**Document excerpt:**
= = = = =

# Wanted:  UAV's for Halifax Class Ships



## The Bread Guy (29 Aug 2013)

_NOTE:  Torn between putting this here (because of the airframe) or in a navy forum (because of the launch/maintenance platform) - flipped a coin and here it is._

Wanted:  someone to build, maintain small UAVs to (apparently) work off Halifax Class ships - this from MERX:





> .... This bid solicitation is being issued to satisfy the requirement of the Department of National Defence of Canada for the Small Unmanned Aircraft Systems (SUAS). It is intended to result in the award of two (2) contracts to one successful Bidder: the SUAS Acquisition Contract (SUAS-A) and the SUAS In Service Support Contract (SUAS-S) ....


Closing date:  2013/11/04 14:00 EST

More details (370+ page PDF) in bid docs here


----------



## dimsum (29 Aug 2013)

I didn't read all of it, but ScanEagle would work.


----------



## Underway (30 Aug 2013)

After reading through the whole 300 odd pages some conclusions:

1- this is going to be and army asset, probably retained by the artillery as tactical UAV's currently are structured

2- this equipment/training will remove the contractors from operations, they were the launch and recovery crew both in Afghanistan and onboard Charlottetown, Vancouver in Libya.

3- when a ship sails and requires a UAV, the artillery will provide a detachment for launch, recovery and control, as they are currently providing

4- Scaneagle will win the competition

5- Baby steps... only 4 UAV's with 2 for training and 2 for operations if I'm reading this correctly


----------

= = = = =

**Given information:**
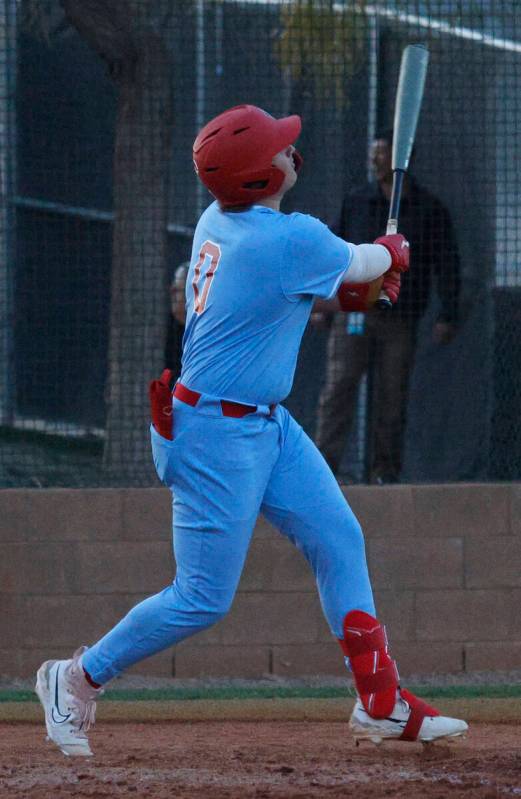 Liberty’s Casey Kapushy watches the ball after hitting a two-run homerun during the seve ...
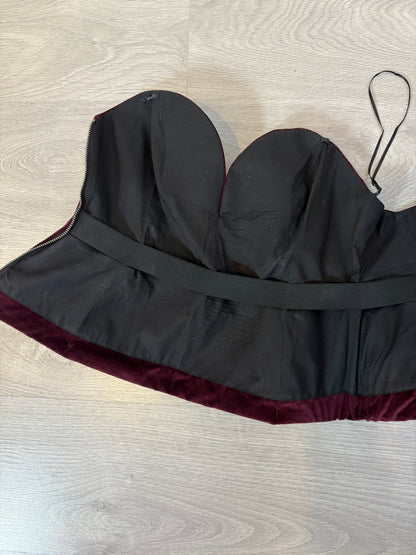 ZARA. Top terciopelo estructura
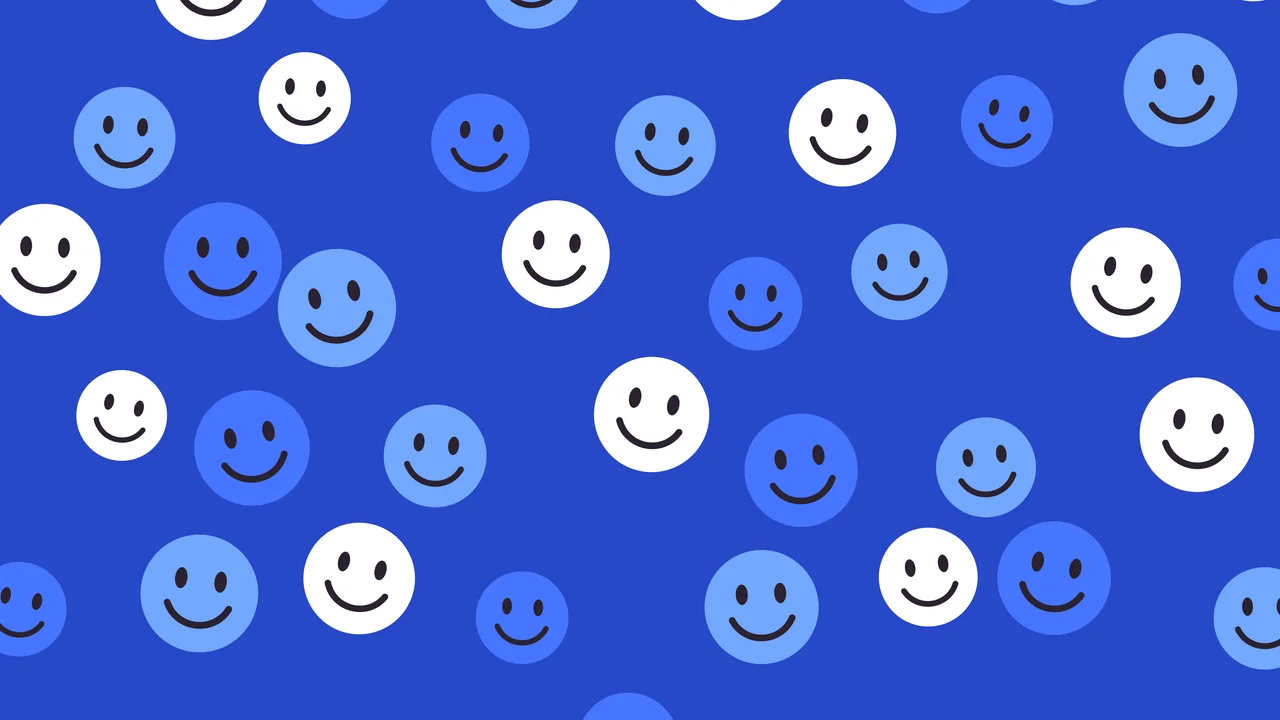 Royal Blue Smiley Face Pattern desktop wallpaper in 4K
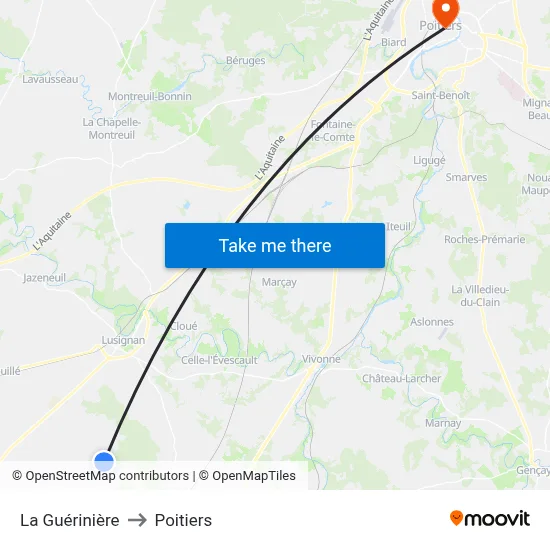 La Guérinière to Poitiers map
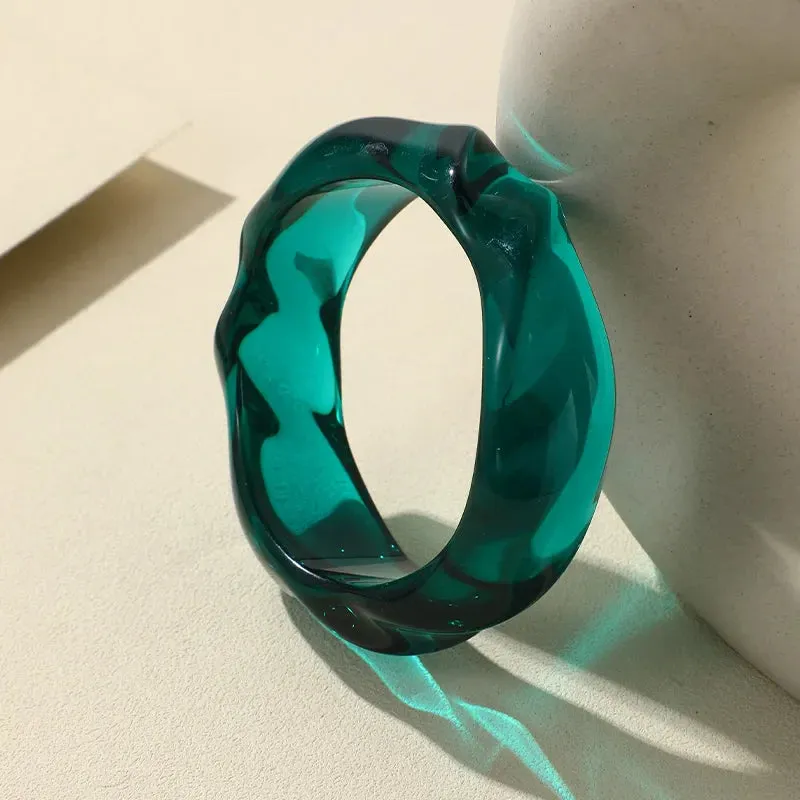 Transparent Resin Acrylic Bangles For Women Geometry Round Bangle Bracelets Charm Thick Simple Party Hand Jewelry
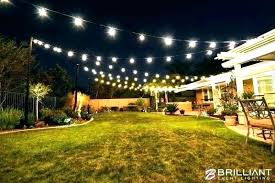 Outdoor party string lights hanging in backyard garden. Fresh Ideas Outdoor Lighting Ideas For Backyard Party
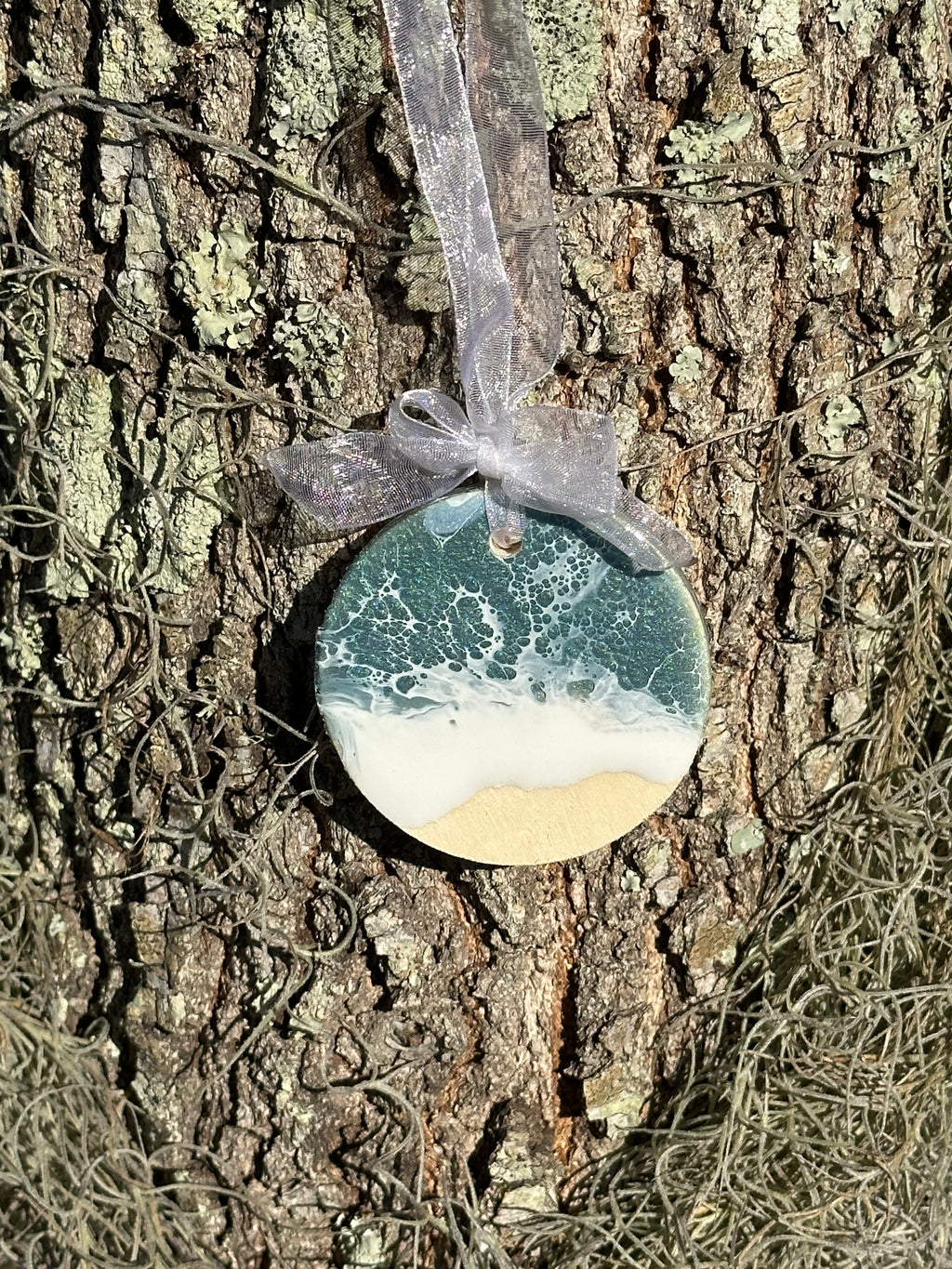 Aqua Round Ocean Ornament 2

= = = = =

**Exercise aim:**
Reproduce the forum thread about UAVs for Halifax Class ships word for word, from its title through the last post.

**Response box:**
# Wanted:  UAV's for Halifax Class Ships



## The Bread Guy (29 Aug 2013)

_NOTE:  Torn between putting this here (because of the airframe) or in a navy forum (because of the launch/maintenance platform) - flipped a coin and here it is._

Wanted:  someone to build, maintain small UAVs to (apparently) work off Halifax Class ships - this from MERX:





> .... This bid solicitation is being issued to satisfy the requirement of the Department of National Defence of Canada for the Small Unmanned Aircraft Systems (SUAS). It is intended to result in the award of two (2) contracts to one successful Bidder: the SUAS Acquisition Contract (SUAS-A) and the SUAS In Service Support Contract (SUAS-S) ....


Closing date:  2013/11/04 14:00 EST

More details (370+ page PDF) in bid docs here


----------



## dimsum (29 Aug 2013)

I didn't read all of it, but ScanEagle would work.


----------



## Underway (30 Aug 2013)

After reading through the whole 300 odd pages some conclusions:

1- this is going to be and army asset, probably retained by the artillery as tactical UAV's currently are structured

2- this equipment/training will remove the contractors from operations, they were the launch and recovery crew both in Afghanistan and onboard Charlottetown, Vancouver in Libya.

3- when a ship sails and requires a UAV, the artillery will provide a detachment for launch, recovery and control, as they are currently providing

4- Scaneagle will win the competition

5- Baby steps... only 4 UAV's with 2 for training and 2 for operations if I'm reading this correctly


----------